The Company has working capital of approximately $114,850 and is pursuing additional financing and exploration partnerships.  The most recent exploration information and proprietary data is being presented to several companies active or interested in acquiring diamond exploration  projects.  The goal is to secure Option/Joint Venture agreements and to pursue additional funding for continued advancement of its properties. 

Subsequent to the period, Tres-Or closed a non-brokered private placement of 1.44 million units of the Company at $0.35 per unit, of which 1.14 million are flow-through units.  Each flow-through unit consists of one flow-through share and one non-transferable share purchase warrant.  Each flow-through share purchase warrant can be exercised to acquire one additional flow-through common share of Tres-or for a period of one year at an exercise price of $0.50 per share. 

As part of this private placement, in accordance with the terms of an agreement dated March 5, 2002, Rhonda Corporation subscribed for 300,000 units at $0.35 per unit.  Each unit consists of one share and one non-transferable share purchase warrant, each warrant is exercisable for one year at $0.50 per share. 

In accordance with the terms of an agreement dated April 15, 2002, Rock Resources Inc. subscribed for 290,000 common shares  of Tres-Or at $0.35 by way of a private placement.

Proceeds from the financing will be used for general working capital, and for the acquisition and exploration of the Temagami Diamond Claims, located in the Sudbury and Larder Lake Mining Divisions of Ontario.  

On March 27, 2002, 500,000 warrants at $0.45 per share expired unexercised.  Subsequently, the Exchange granted approval to extend the term of certain warrants relating to a private placement completed by the Company in May 2001.  The warrants are exercisable at a price of $0.50 per share.  The term of the warrants was extended one year and are set to expire on May 9, 2003 and June 28, 2003, respectively.  Other than the extension, the terms of the warrants remain unchanged. 

Subsequent to the quarter, the Board of Directors authorized the establishment of a Shareholder Rights Plan Agreement effective July 3, 2002. Although the Rights Plan is effective upon its adoption, in accordance with stock exchange requirements it will be submitted to the shareholders for ratification at the Company’s Annual and Extraordinary General Meeting scheduled to be held on August 12, 2002.  The Agreement has a term of 10 years, subject to confirmation by the shareholders of the Company at annual meetings immediately following the fifth and eighth anniversaries of the Effective Date.  

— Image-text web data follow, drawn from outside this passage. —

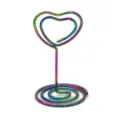Porte-mémo en métal arc-en-ciel support de photo de bureau pour décoration de bureau - Iridescent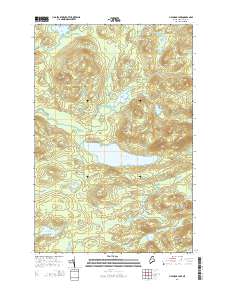 Haymock Lake 2014 topographic map thumbnail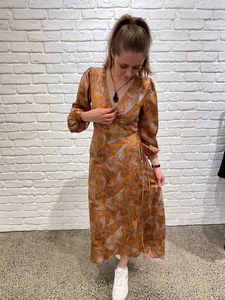 Stitch Sale: Luna Dress - Rust Paisley print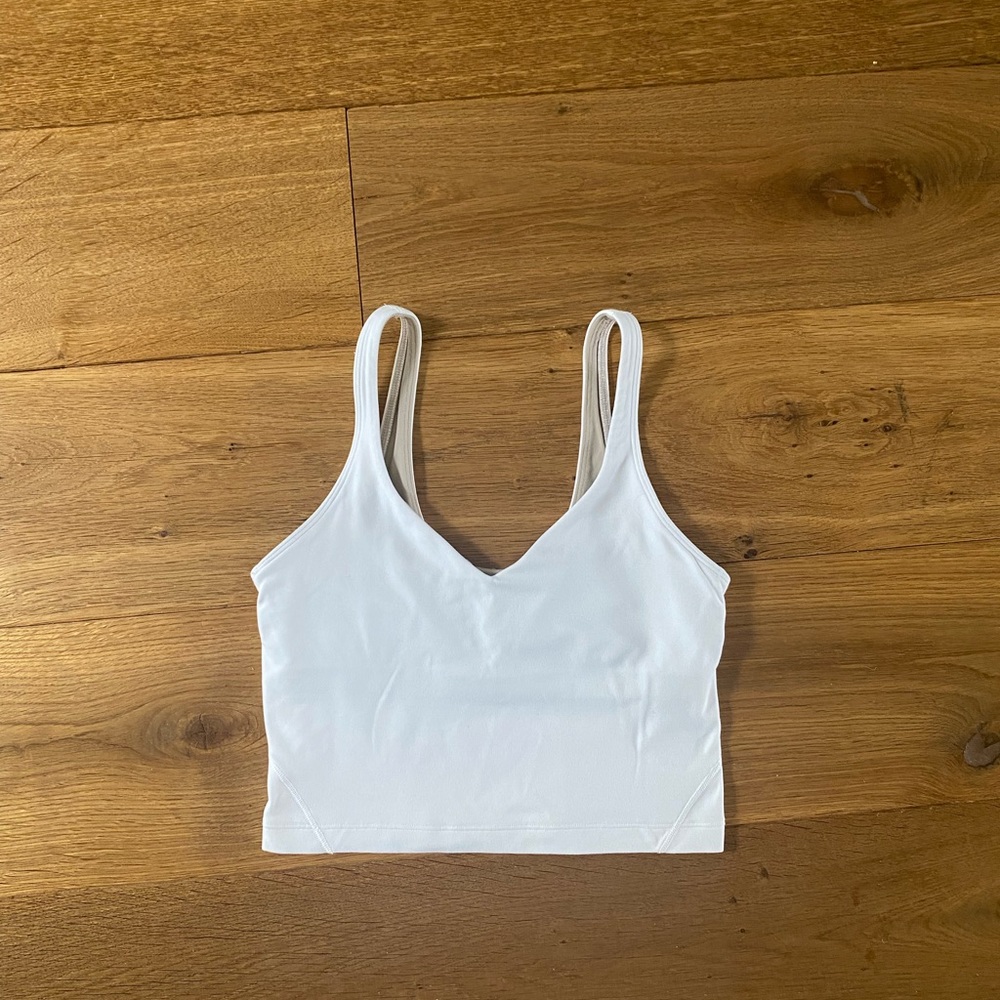 White Lululemon align tank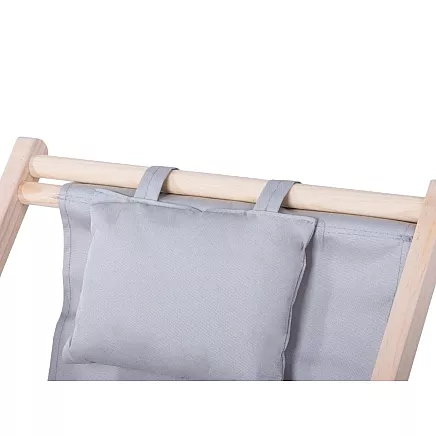 Wooden deckchair beach chairs folding garden cushion beach chair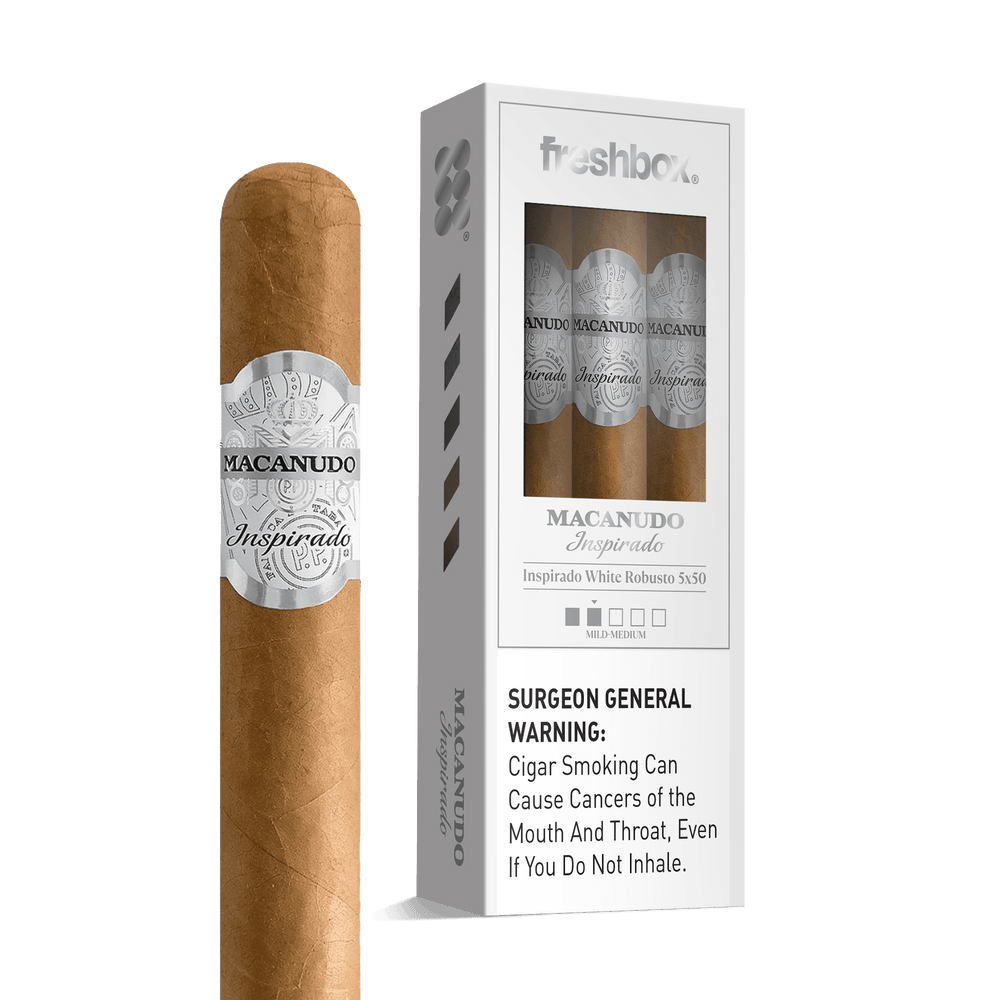 Macanudo Inspirado White Robusto 5x50 FreshBox | Cigar 3-Pack FreshBox Macanudo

The Shareholder Rights Plan is designed to ensure that all shareholders receive equal treatment and to maximize shareholder values in the event of a take-over bid or other acquisition that could lead to the change in control of the Company. It is not intended to deter take-over bids. The Shareholder Rights Plan is intended to provide time for shareholders to properly assess any takeover bid and to provide the Board of Directors with sufficient time to explore and develop alternatives for maximizing shareholder value, including, if considered appropriate, identifying and locating other potential bidders.  

In making the announcement, the Company was not aware of any pending or threatened take‑over bid for the Company. 

The Company does not have any investor relations contracts.  Investor relations is managed by the Directors and includes daily contact with shareholders and attendance at industry conferences and trade shows.  Other investor relations activities include maintaining the Company’s web site, preparation and dissemination of documentation packages.   

Liquidity and solvency:

The financial statements presented in Schedule A, have been prepared on a going concern basis which assumes that the Company will be able to realize its assets and discharge its liabilities in the normal course of business for the foreseeable future.  The continuing operations of the company are dependent upon its ability to raise adequate financing, secure substantial option or joint venture partnerships and to advance project opportunities to viable operations in the future.  

 

ANNUAL AND EXTRAORDINARY GENERAL MEETING

The annual  and extraordinary general meeting of Tres-Or Resources Ltd. will be held on Monday, August 12, 2002 at Suite 1525 - 625 Howe Street, Vancouver, British Columbia.